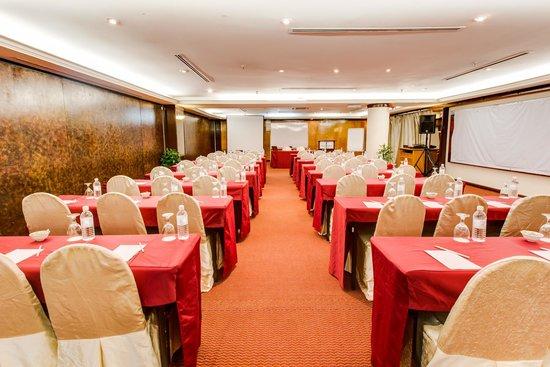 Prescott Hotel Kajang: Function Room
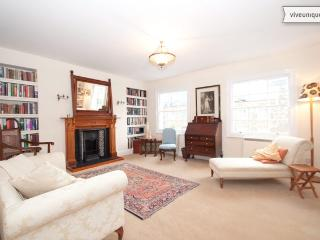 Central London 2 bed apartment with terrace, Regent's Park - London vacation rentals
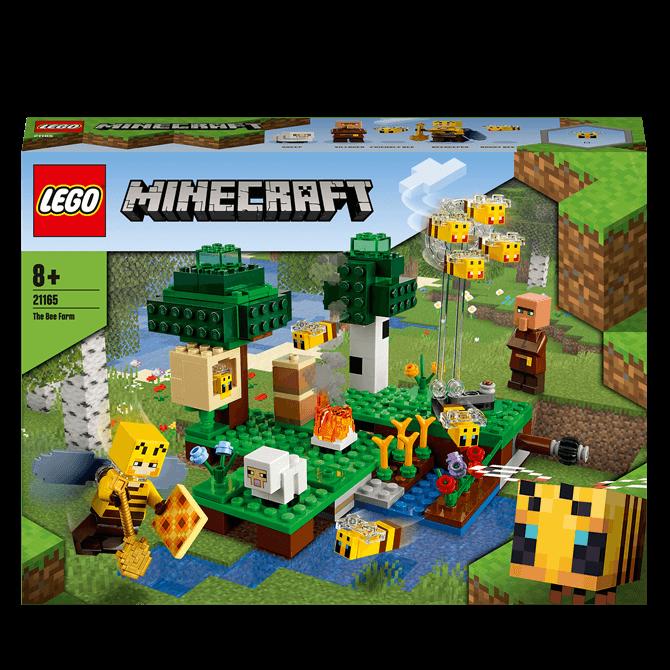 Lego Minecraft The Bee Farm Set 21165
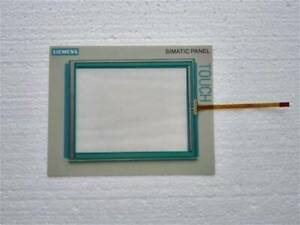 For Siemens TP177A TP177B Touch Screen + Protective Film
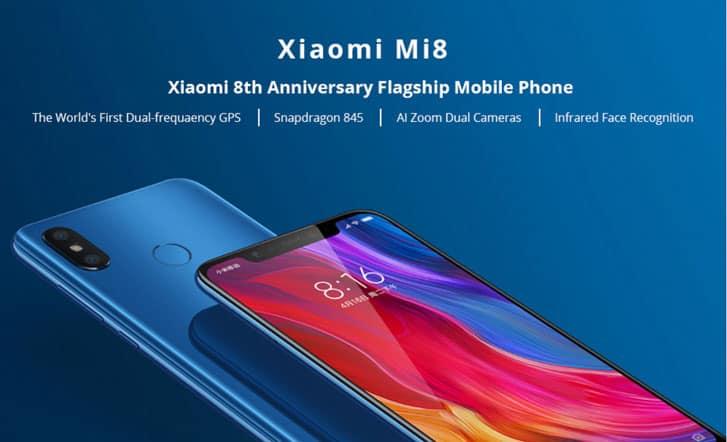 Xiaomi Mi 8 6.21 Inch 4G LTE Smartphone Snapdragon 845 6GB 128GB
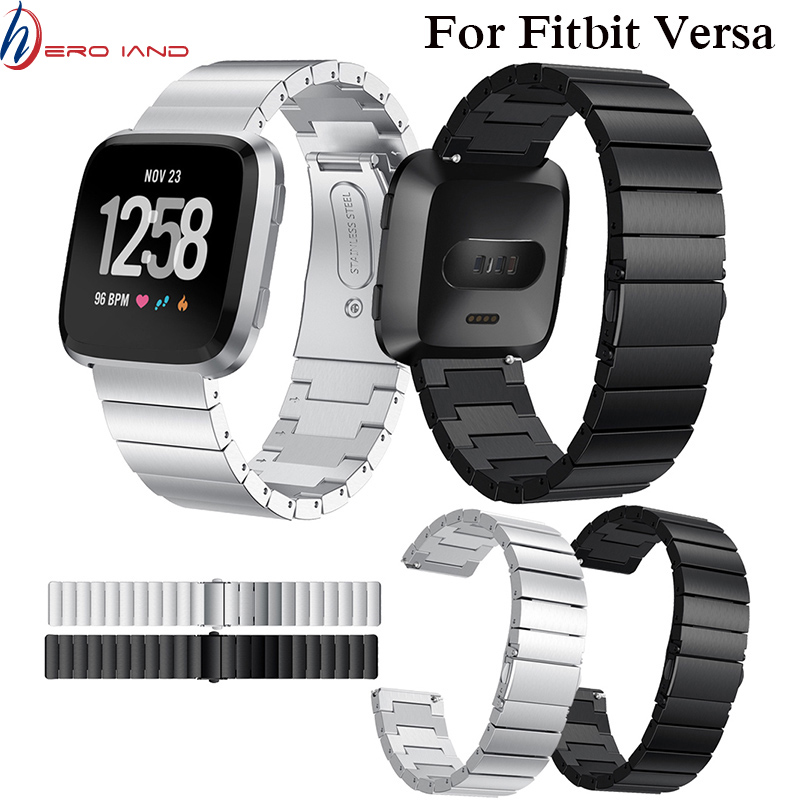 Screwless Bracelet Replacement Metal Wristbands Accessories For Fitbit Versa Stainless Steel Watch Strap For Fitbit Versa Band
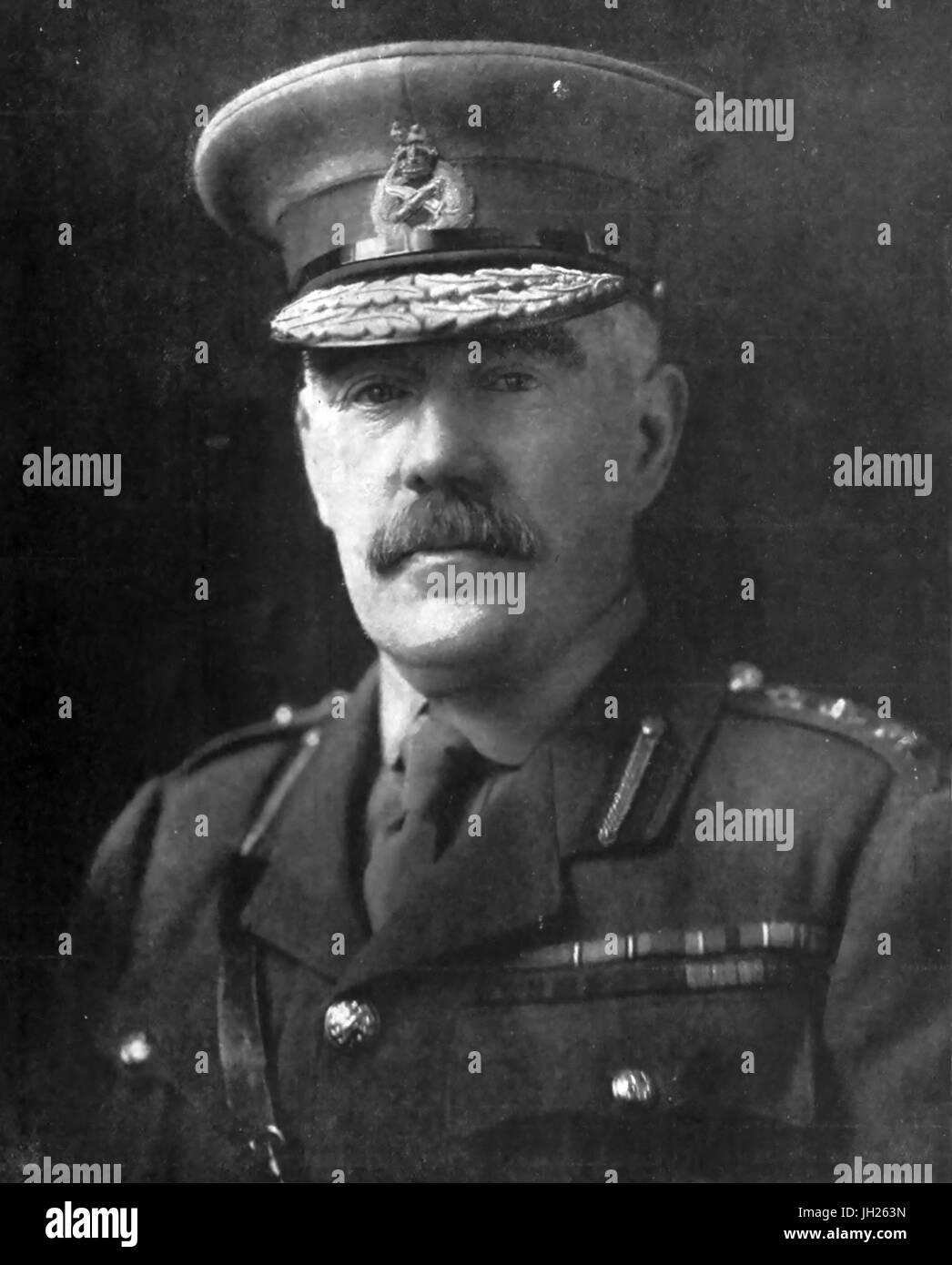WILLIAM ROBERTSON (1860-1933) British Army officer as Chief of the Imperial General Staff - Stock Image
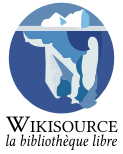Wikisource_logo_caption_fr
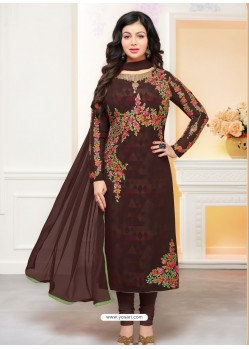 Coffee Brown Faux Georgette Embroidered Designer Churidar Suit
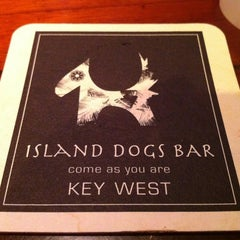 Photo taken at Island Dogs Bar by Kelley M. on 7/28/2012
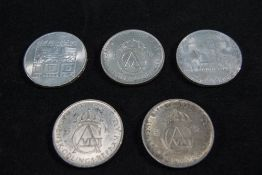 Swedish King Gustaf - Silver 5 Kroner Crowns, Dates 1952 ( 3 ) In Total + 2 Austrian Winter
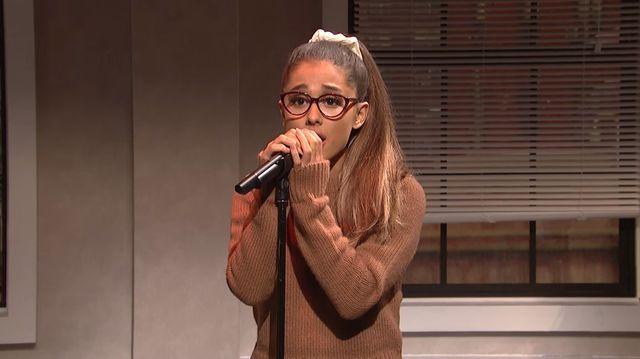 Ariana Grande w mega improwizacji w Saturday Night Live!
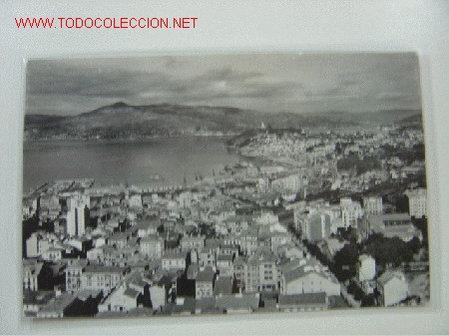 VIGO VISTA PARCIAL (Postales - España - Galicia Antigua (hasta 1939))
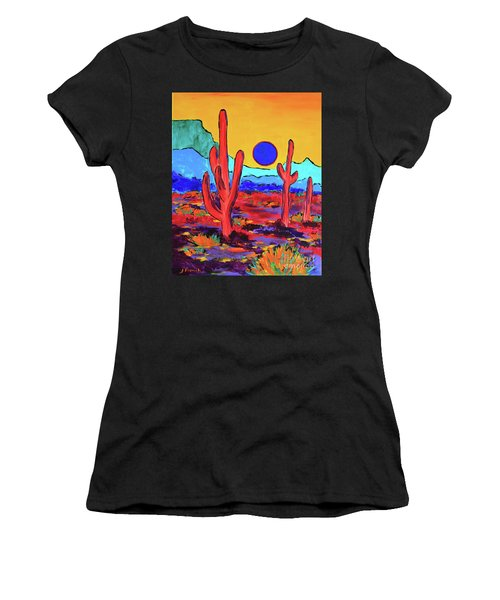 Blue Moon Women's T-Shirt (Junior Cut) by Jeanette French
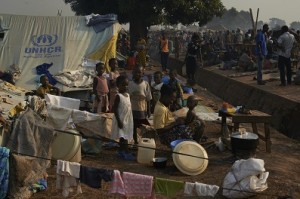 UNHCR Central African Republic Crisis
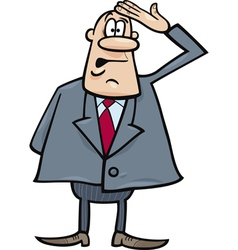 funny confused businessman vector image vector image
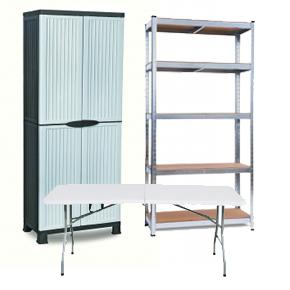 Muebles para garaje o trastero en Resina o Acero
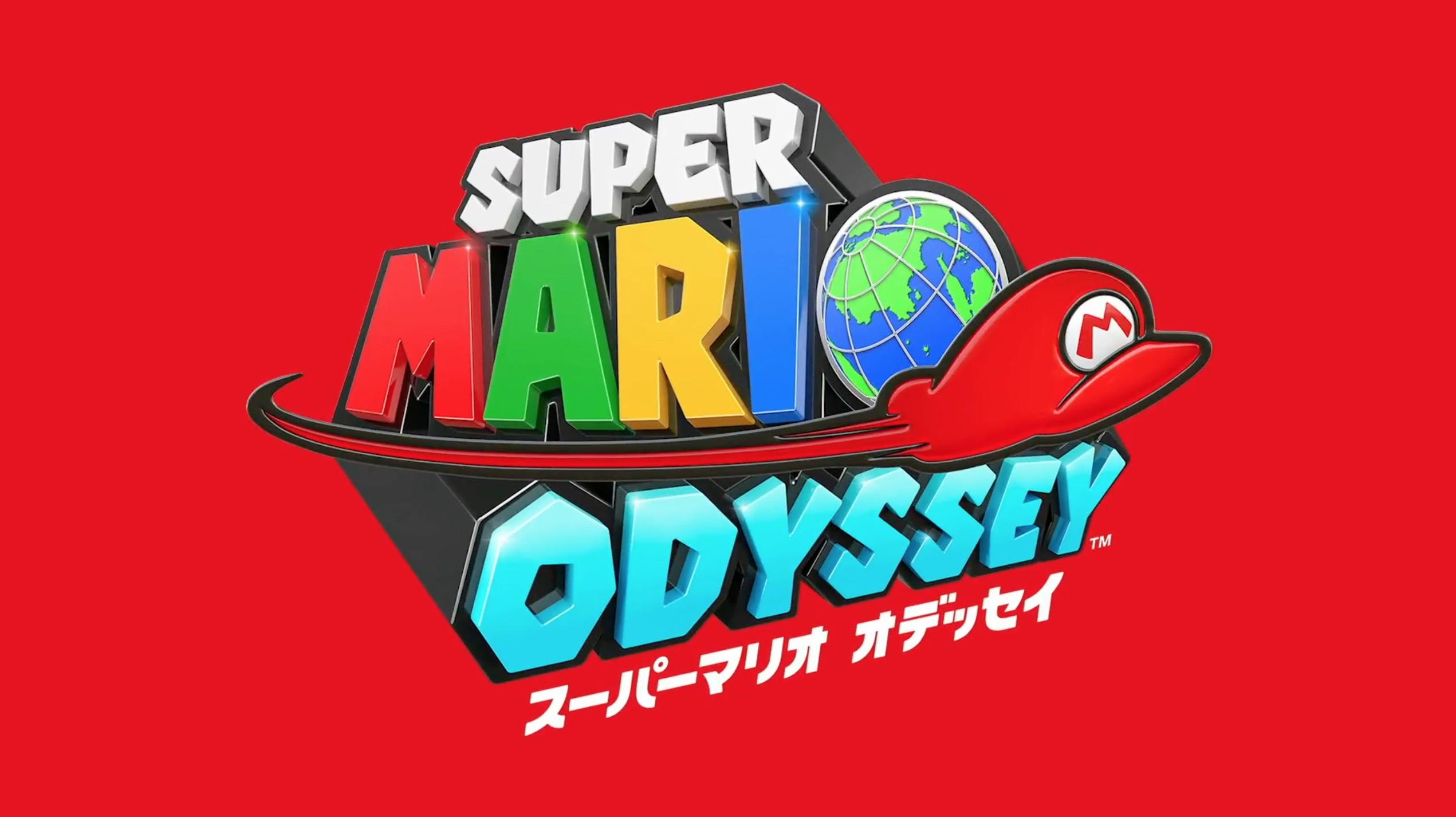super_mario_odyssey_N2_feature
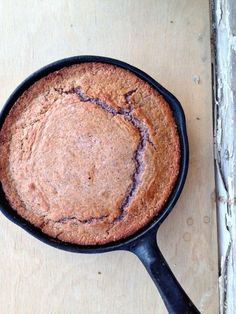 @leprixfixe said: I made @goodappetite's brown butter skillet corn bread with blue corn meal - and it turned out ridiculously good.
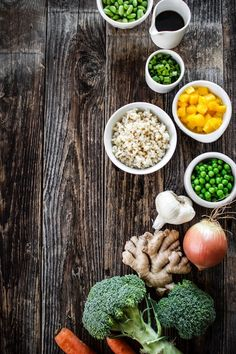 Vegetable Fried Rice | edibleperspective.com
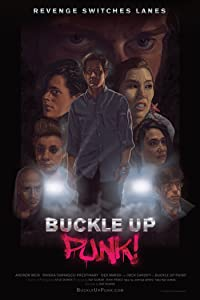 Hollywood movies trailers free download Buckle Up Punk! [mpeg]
───
◆ **What to work on**
Because the pictures are not wanted, retype every record exactly without them.

◆ **Solution below**
 Prescott Hotel Kajang: Function Room
 Central London 2 bed apartment with terrace, Regent's Park - London vacation rentals
 Lego Minecraft The Bee Farm Set 21165
 For Siemens TP177A TP177B Touch Screen + Protective Film
 Xiaomi Mi 8 6.21 Inch 4G LTE Smartphone Snapdragon 845 6GB 128GB
 Screwless Bracelet Replacement Metal Wristbands Accessories For Fitbit Versa Stainless Steel Watch Strap For Fitbit Versa Band
WILLIAM ROBERTSON (1860-1933) British Army officer as Chief of the Imperial General Staff - Stock Image
Wikisource_logo_caption_fr
 Coffee Brown Faux Georgette Embroidered Designer Churidar Suit
 Photo taken at Island Dogs Bar by Kelley M. on 7/28/2012
 Swedish King Gustaf - Silver 5 Kroner Crowns, Dates 1952 ( 3 ) In Total + 2 Austrian Winter
 Ariana Grande w mega improwizacji w Saturday Night Live!
 VIGO VISTA PARCIAL (Postales - España - Galicia Antigua (hasta 1939))
 Blue Moon Women's T-Shirt (Junior Cut) by Jeanette French
 UNHCR Central African Republic Crisis
 funny confused businessman vector image vector image
 Muebles para garaje o trastero en Resina o Acero
super_mario_odyssey_N2_feature
 @leprixfixe said: I made @goodappetite's brown butter skillet corn bread with blue corn meal - and it turned out ridiculously good.
 Vegetable Fried Rice | edibleperspective.com
 Hollywood movies trailers free download Buckle Up Punk! [mpeg]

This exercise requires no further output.